-------- Page extract --------

Answer:
[tex](x-3)(-5x-2)[/tex]
or [tex]-(x-3)(5x+2)[/tex]
Step-by-step explanation:
quadratic equation format: [tex]a^2+b^2+c[/tex]
Therefore, for [tex]-5x^2+13x+6[/tex], a = -5, b = 13 and c = 6
Multiply the coefficient of [tex]x^2[/tex] ([tex]a[/tex]) by the constant term ([tex]c[/tex])
[tex]\implies -5 \times 6 = -30[/tex]
Find two numbers which have a product of -30 and a sum of [tex]b[/tex] (13)
Factors of 30: 1 and 30, 2 and 15, 3 and 10, 5 and 6
So -2 and 15 have a product of -30 and sum of 13.

--------

◆ **Task description**
Write the next steps of the factoring walkthrough for -5x^2+13x+6, starting after its last sentence. The listing that comes next has no connection to the factoring walkthrough above.

-------- Recorded information --------

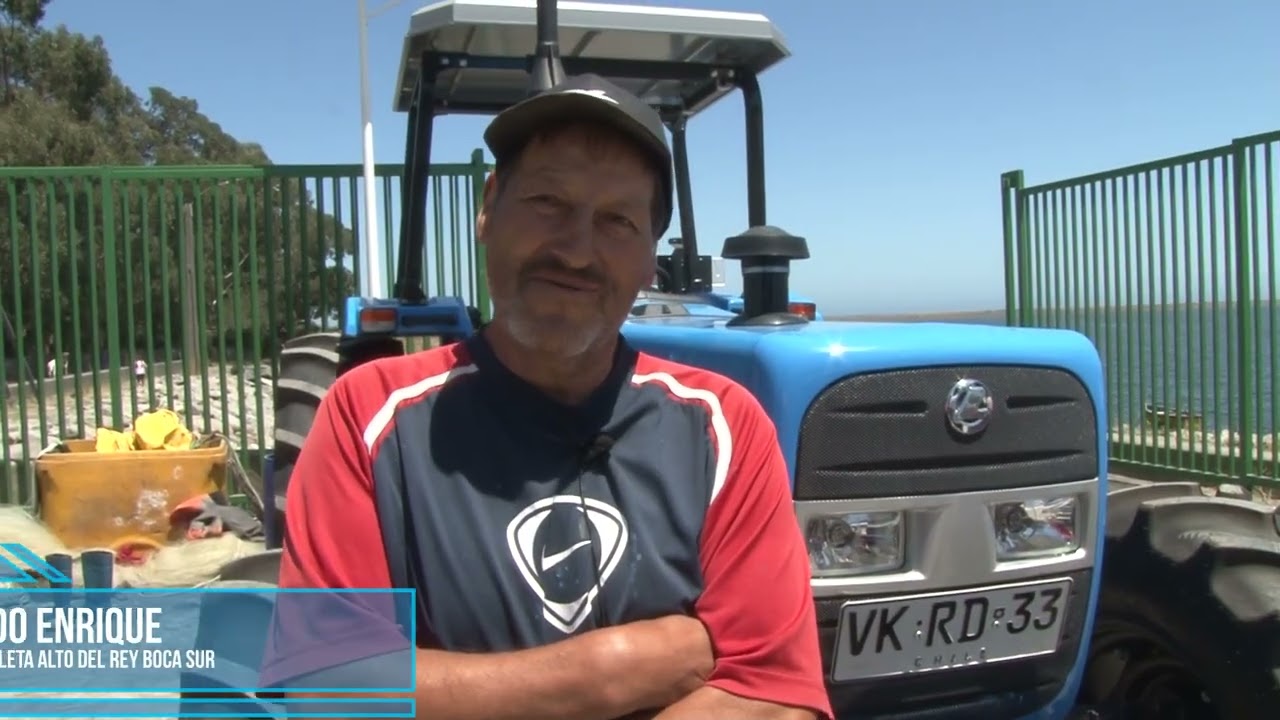 PESCADORES RECIBEN TRACTOR PARA EL VARADO DE BOTES CALETA ALTO DEL REY BOCA SUR ENERO 2026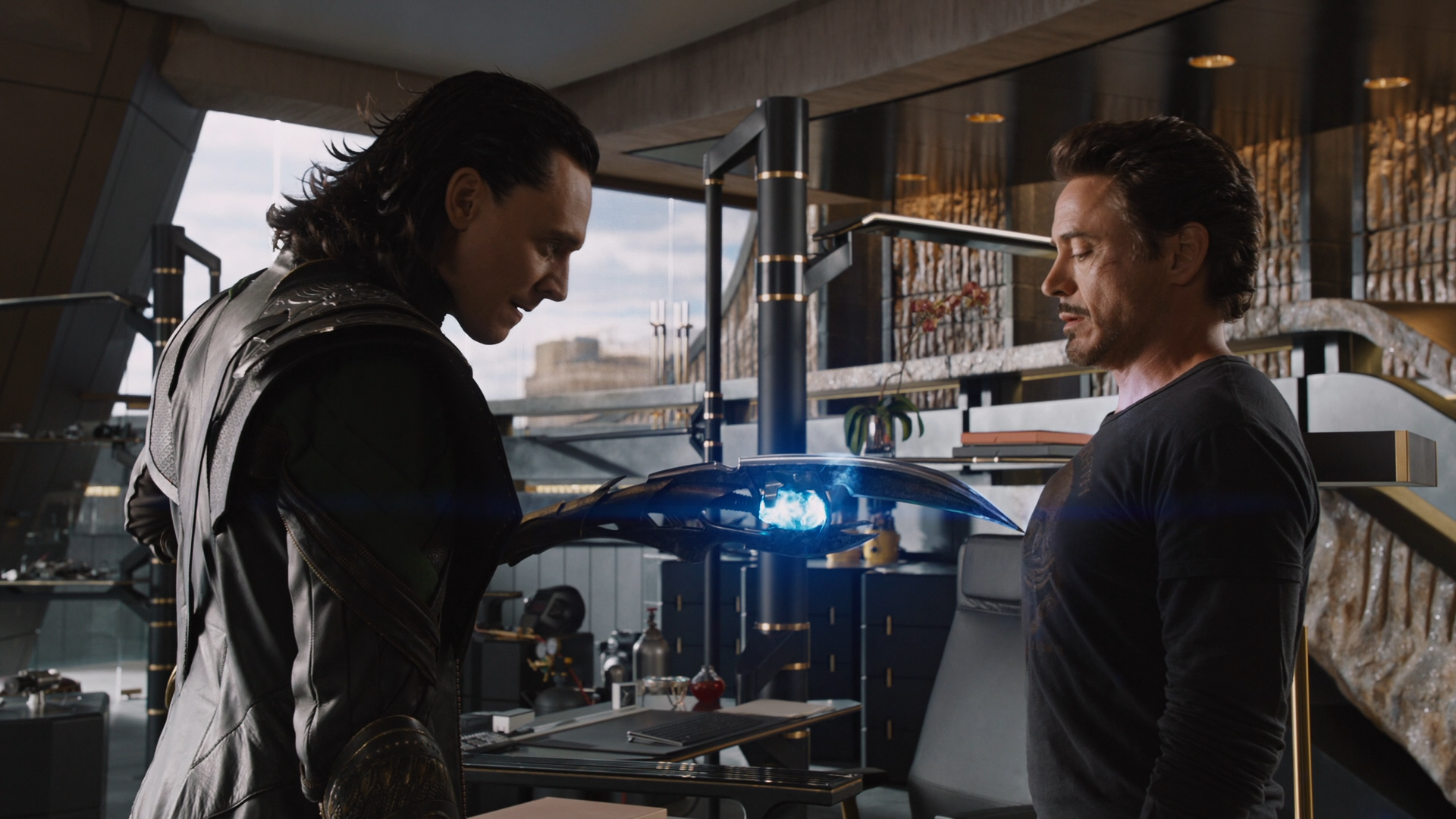 Movies The Avengers Tony Stark Loki Tom Hiddleston Robert Downey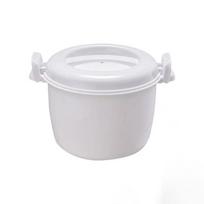 New Oven Microwave Rice Cooker Insulated Lunch Box Vegetable Container Steamer Heating Bowl with Lid Cookware Steamer Pot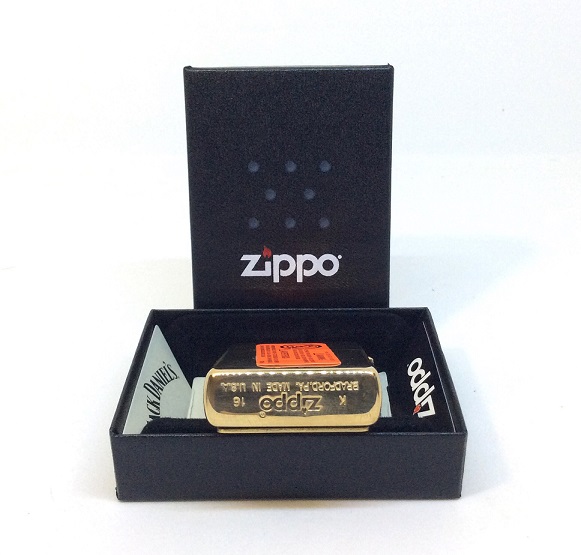 Фото 4. Зажигалка Zippo 254BJD 428 Jack Daniels Brass Emblem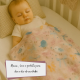 Manta Para Bebê Em Microfibra Love Baby 70 x 100cm Super Fofinha e Toque Macio - Pássaros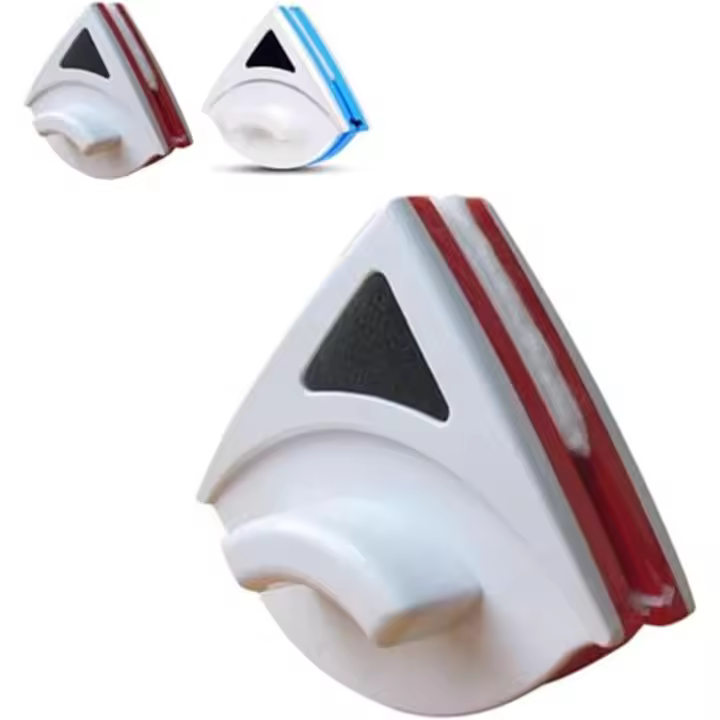 Limpiador de ventanas magnético fácil de usar: herramienta 2 en 1 de doble cara con drenaje automático y cuerda anticaída (1 unidad B) - 1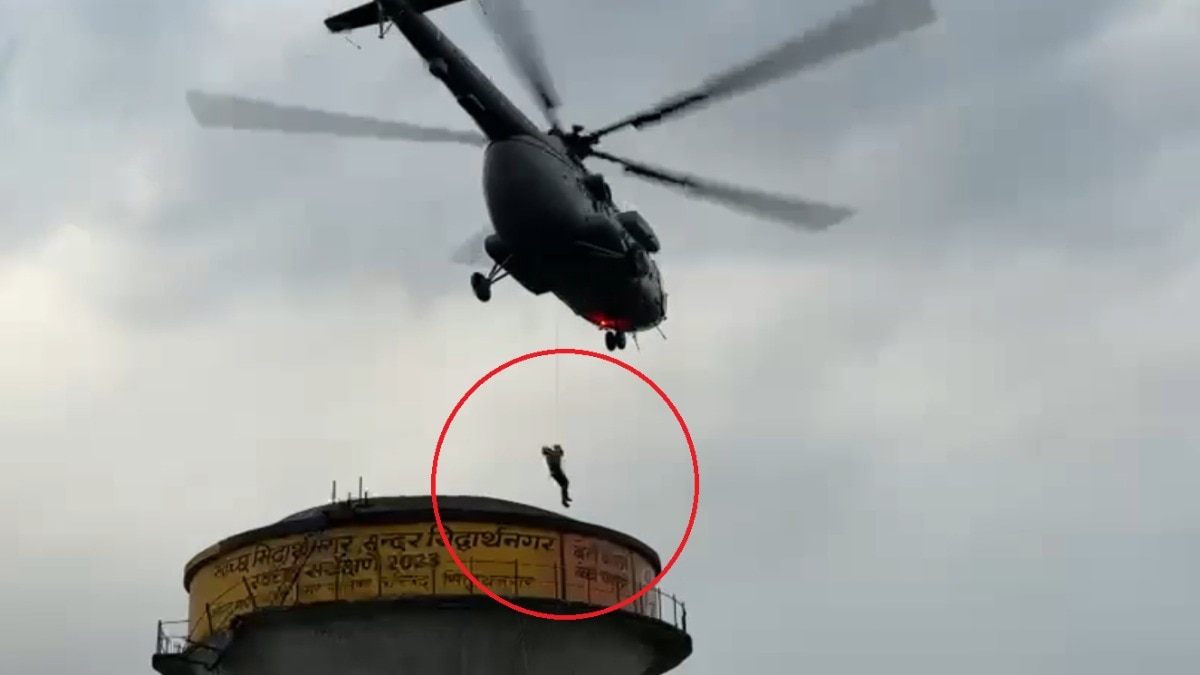 रील बनाने वाटर टैंक पर चढ़े ​थे बच्चे... सीढ़ी टूटने से 16 घंटे फंसे रहे, IAF ने बचाया
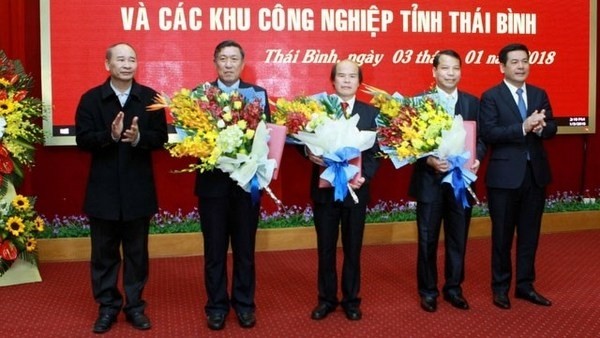 The newly established management board for economic zone and industrial parks of Thai Binh province (Photo: nhandan.com.vn)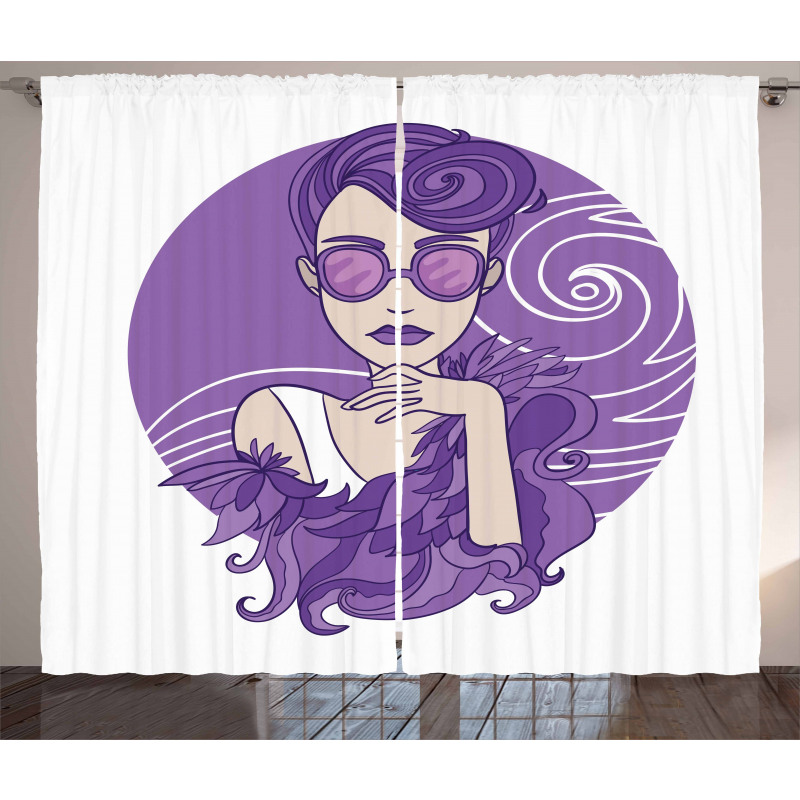 Glam Lady Grunge Hair Curtain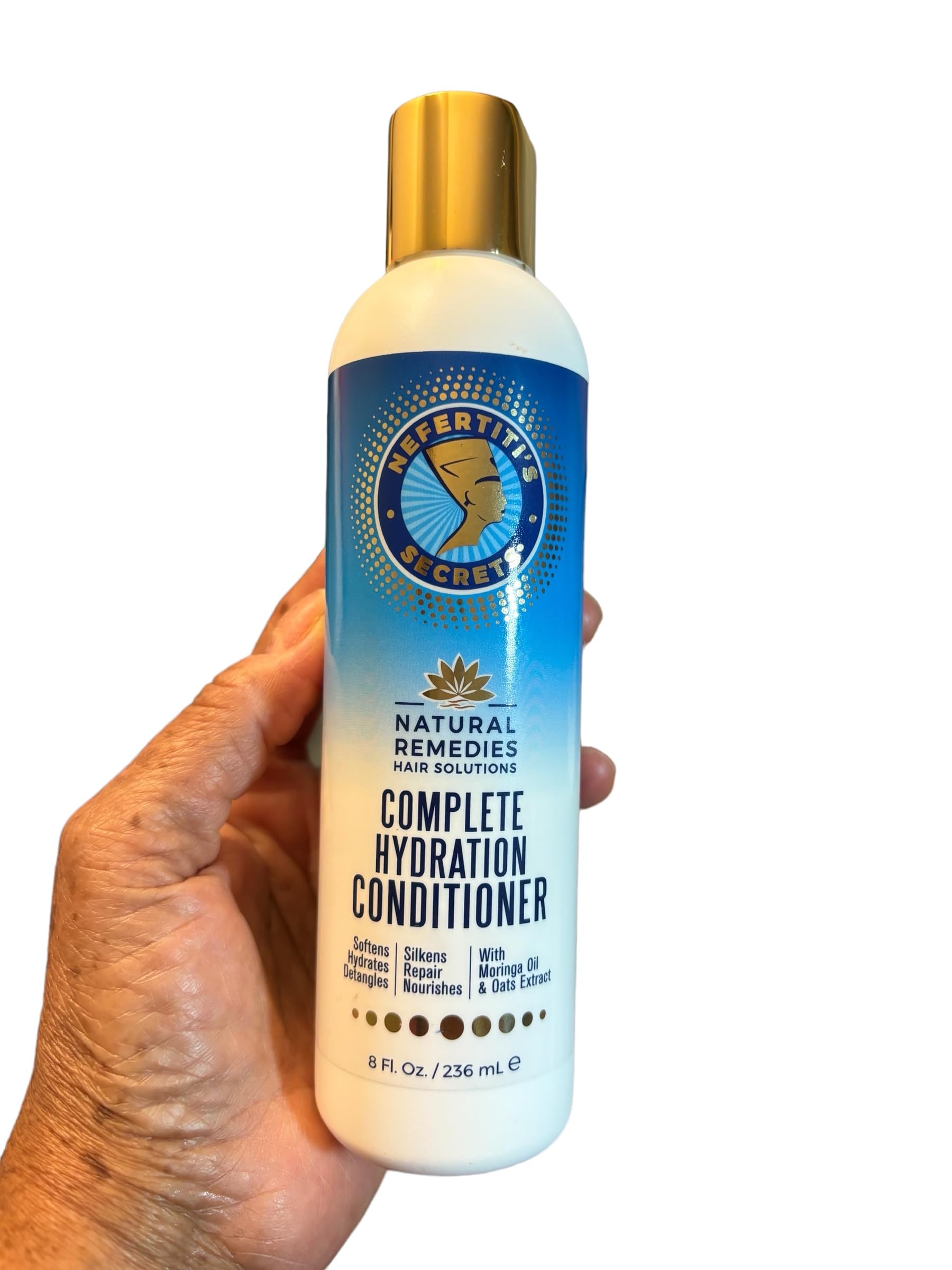 Nefertiti’s Secrets Natural Hair Care Set | 100% Pure Organic Oils Hydration Combo | Shampoo, Conditioner & Hair Treatment Kit | 7-Piece Gift Set for Dry, Damaged Hair | Perfect for Daily Hair Care & Gifting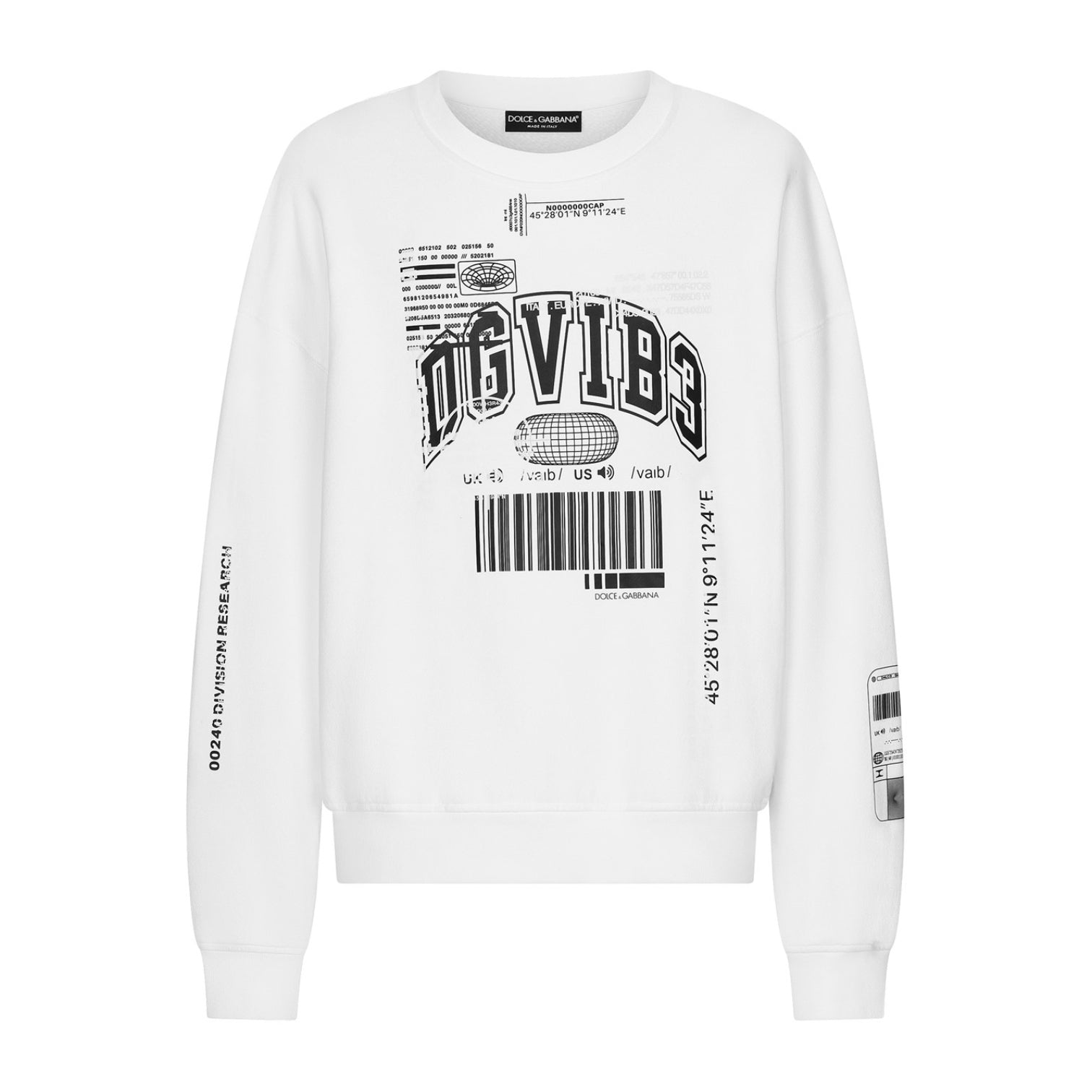 LUXURY HUB DOLCE AND GABBANA DG VIB3 JERSEY SWEATSHIRT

--------

◆ **Task response**
Rewrite [tex]13x[/tex] as [tex]15x-2x[/tex] and substitute into the equation:
[tex]\implies -5x^2+15x-2x+6[/tex]
Factorize the first two terms and the last two terms separately:
[tex]\implies-5x(x-3)-2(x-3)[/tex]
The bracket created should always be the same.
The two brackets have now been found. The first bracket is the common factor of (x - 3). The second bracket is the factorized terms outside of each bracket (-5x - 2).
[tex]\implies (x-3)(-5x-2)[/tex]
Additionally, we can write (-5x - 2) as -(5x + 2)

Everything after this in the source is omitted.